En Corée du Sud, une société à la fois ultra-connectée et vieillissante, les Smart Senior Centers se multiplient pour aider les personnes âgées à maîtriser les outils numériques. Selon Le Monde, ces centres publics, gratuits et accessibles une fois par mois, proposent des sessions d’initiation aux smartphones, applications mobiles et même à l’intelligence artificielle. L’objectif est clair : éviter que les seniors ne soient exclus d’une société de plus en plus dématérialisée.
Ce qu'il faut retenir
- Les Smart Senior Centers sont des centres publics coréens dédiés à la formation des seniors aux nouvelles technologies.
- Ces formations, gratuites et mensuelles, couvrent l’usage des smartphones, des applications et de l’IA.
- La Corée du Sud compte une population à la fois très connectée et vieillissante, rendant ces initiatives indispensables.
- L’enjeu est d’éviter l’exclusion des seniors dans une société où les services deviennent majoritairement dématérialisés.
Une société coréenne à la croisée du numérique et du vieillissement
Avec une population où plus d’un quart des habitants a plus de 65 ans, la Corée du Sud illustre le défi démographique auquel font face les pays développés. Pourtant, cette société est aussi l’une des plus avancées en matière de technologies. Les services publics, les banques ou même les soins médicaux sont désormais majoritairement accessibles en ligne. Un paradoxe qui place les seniors dans une situation de vulnérabilité, faute de compétences numériques suffisantes. Pour y remédier, le gouvernement a lancé en 2019 un réseau de Smart Senior Centers, inspiré par les « Cartes vermeil » — équivalent français de la carte senior, mais ici axées sur le numérique.
Ces centres, implantés dans les grandes villes comme Séoul, Busan ou Daegu, fonctionnent en partenariat avec les mairies et des associations locales. Chaque mois, des ateliers de deux heures sont organisés pour des groupes de 10 à 15 participants. « On part du principe que tout le monde peut apprendre, quel que soit son niveau initial », explique une responsable du centre de Séoul, cité par Le Monde. Les formateurs, souvent des étudiants en informatique ou des retraités bénévoles, adaptent leur pédagogie aux besoins spécifiques des participants.
Des formations adaptées aux besoins concrets des seniors
Les programmes des Smart Senior Centers couvrent un large éventail de compétences. Les participants apprennent d’abord à utiliser les fonctions de base d’un smartphone : passer un appel, envoyer un message, gérer ses contacts. Puis, ils découvrent des applications utiles au quotidien : transports en commun, paiements mobiles, ou encore réservation de rendez-vous médicaux. « Beaucoup viennent pour apprendre à utiliser KakaoTalk, l’application de messagerie dominante ici. Sans ça, ils sont coupés de leur famille ou de leurs amis », précise un formateur.

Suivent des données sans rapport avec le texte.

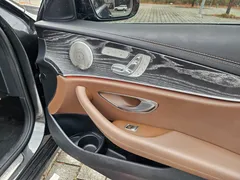 2022 Mercedes-Benz E-Class E350 4MATIC Avantgarde — фото 18
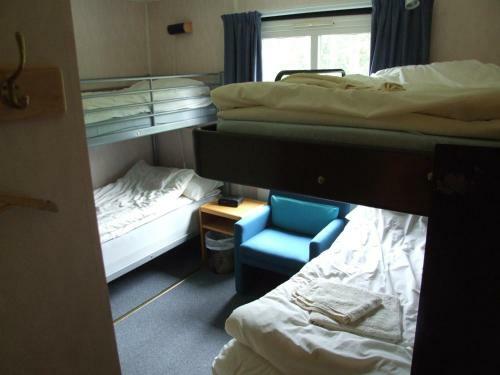 F�llingen Hotell & Cottages
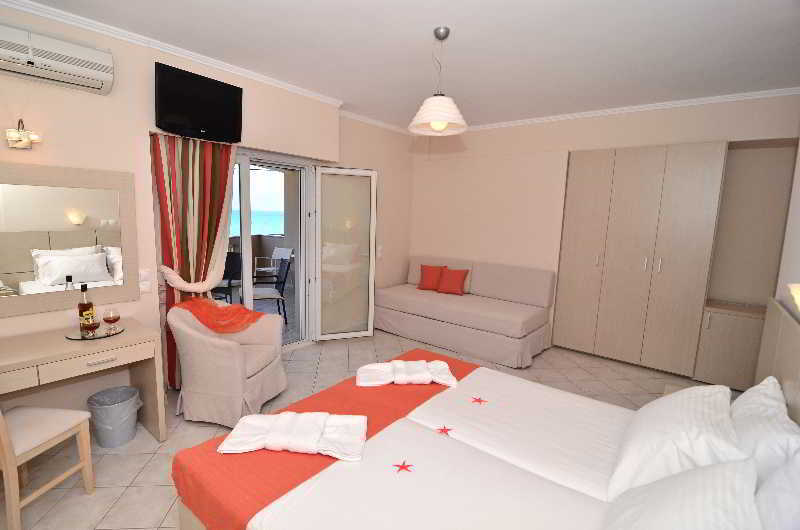 Al Mare Hotel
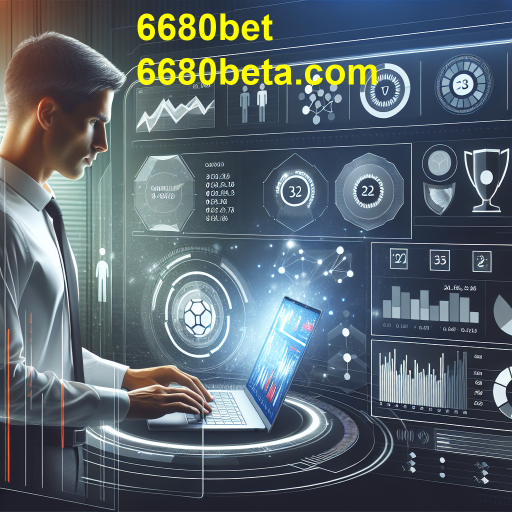Apostas Online: Explorando a Categoria no 6680bet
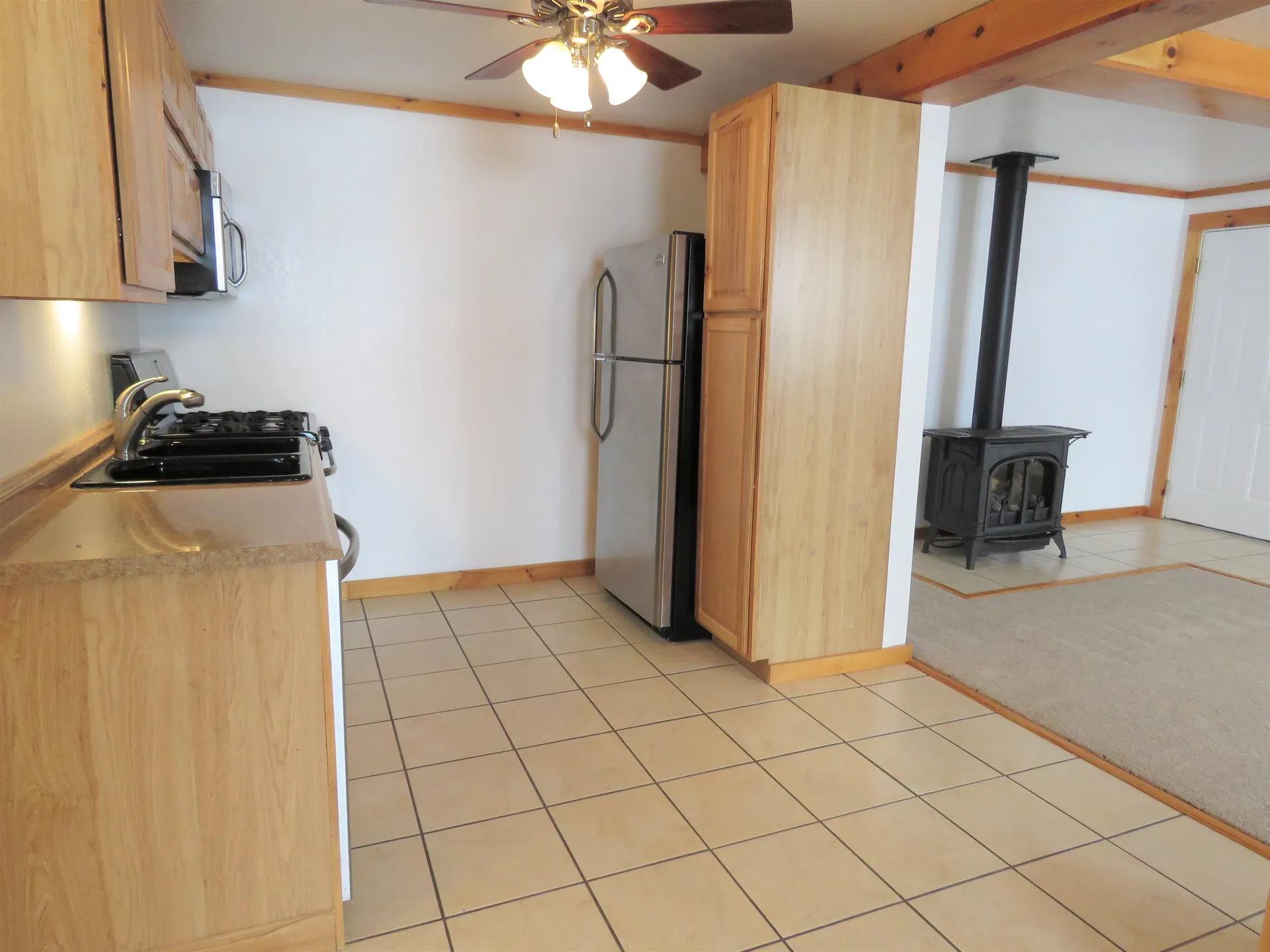 2637 Farrar Road Newport Town VT 05857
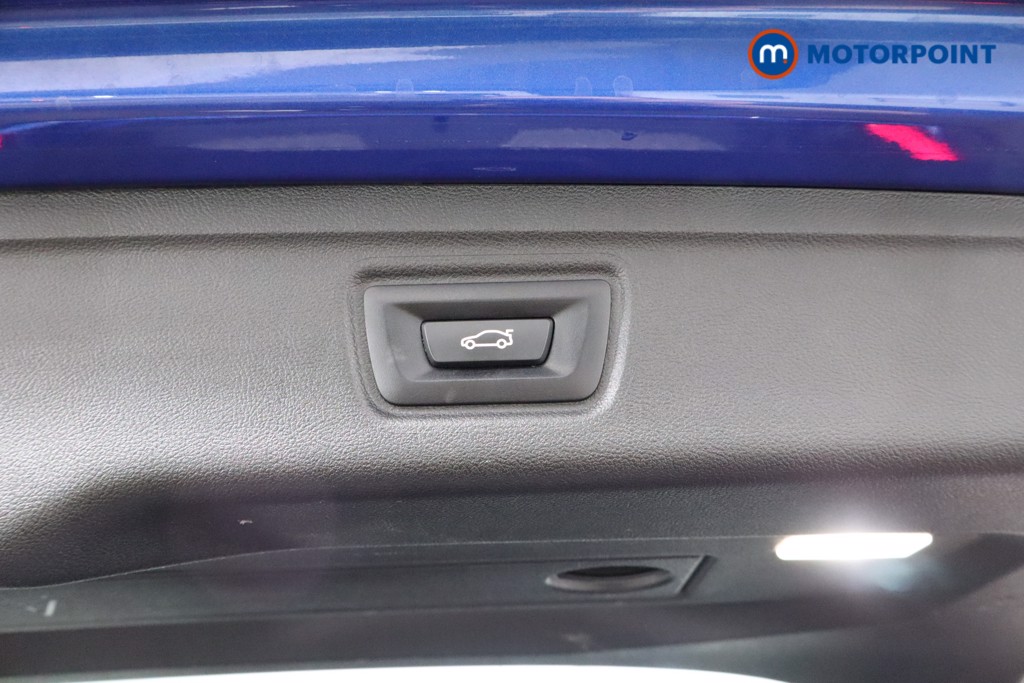 BMW 3 Series M Sport Automatic Petrol Plug-In Hybrid Estate - Stock Number (1543693) - 30th supplementary image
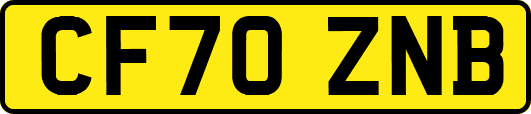 CF70ZNB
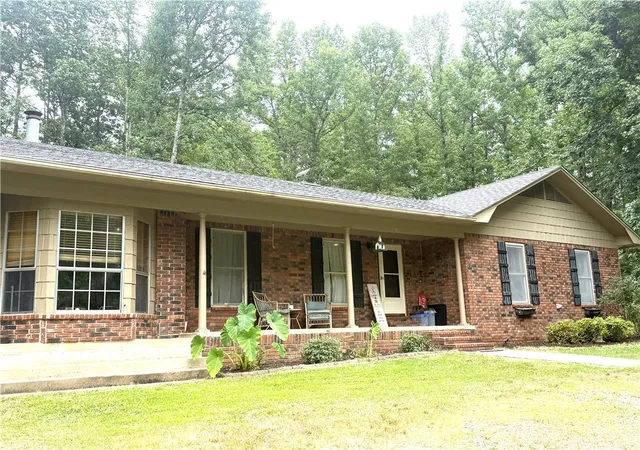 Photo 1 of Single family home for sale at 534 Worley Ln, Russellville, AR 72802 | MLS# 1355532 | Listing updated on 2026-07-16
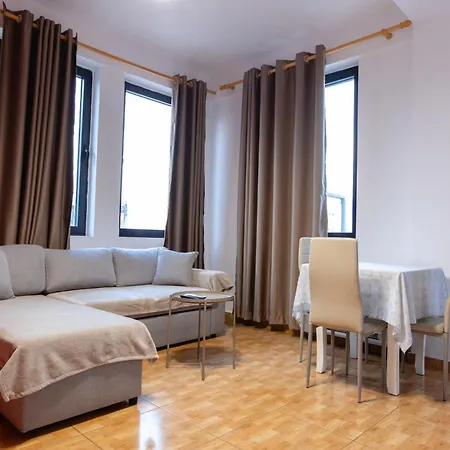 Happy 1 Apartamento Tirana
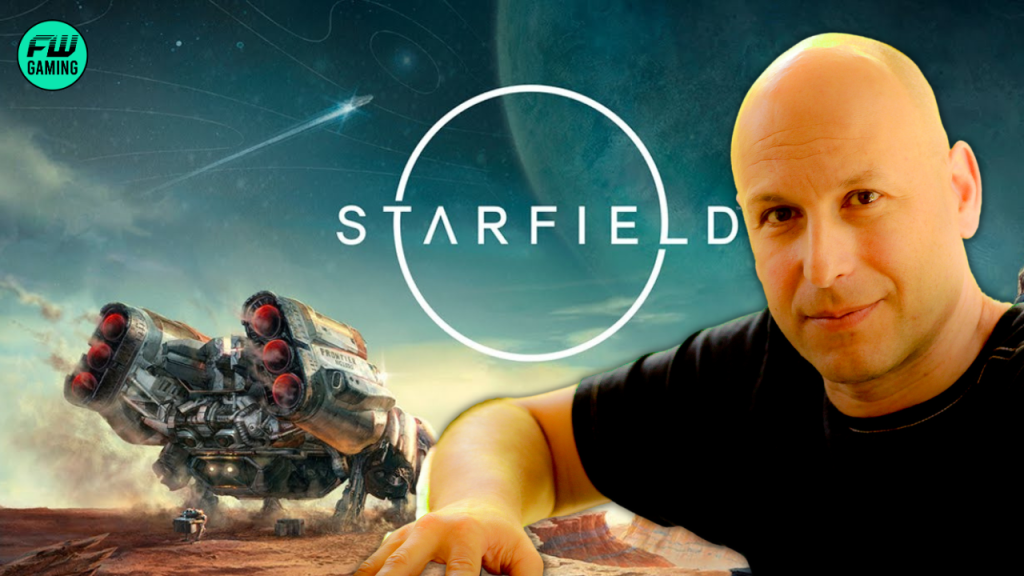 Inon Zur, Legendary Video Game Composer Talks Starfield, Fallout and More [EXCLUSIVE]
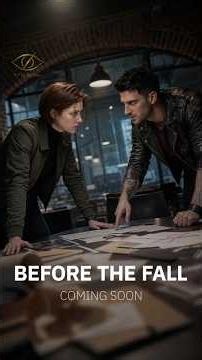 BEFORE THE FALL - Official Trailer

Plus récemment, certains centres ont intégré des modules sur l’intelligence artificielle. Les seniors y découvrent comment utiliser des assistants vocaux comme Siri ou Bixby pour poser des questions, ou comment des algorithmes peuvent les aider dans la gestion de leur budget. « L’objectif n’est pas de former des experts, mais de donner aux seniors une autonomie minimale pour vivre dans une société numérique », souligne un responsable du ministère sud-coréen des TIC, interrogé par Le Monde. Les cours sont conçus pour être ludiques, avec des exercices pratiques et des jeux de rôle.
Un modèle reproductible en Europe ?
En Europe, où le vieillissement de la population pose des défis similaires, des initiatives locales tentent de s’inspirer du modèle sud-coréen. En France, par exemple, des ateliers numériques pour seniors sont organisés par certaines mairies ou associations, mais leur couverture reste inégale. « Ce qui fonctionne en Corée, c’est l’échelle et la gratuité des formations. En Europe, il faudrait une coordination nationale pour que ces dispositifs soient vraiment efficaces », estime un expert en politiques publiques interrogé par Le Monde. Pour l’instant, la Corée du Sud reste un cas d’étude pour les pays souhaitant concilier innovation technologique et inclusion sociale.
Si l’efficacité de ces centres devra être évaluée sur le long terme, une chose est sûre : dans un monde où le numérique s’impose comme un passage obligé, former les seniors n’est plus une option, mais une nécessité.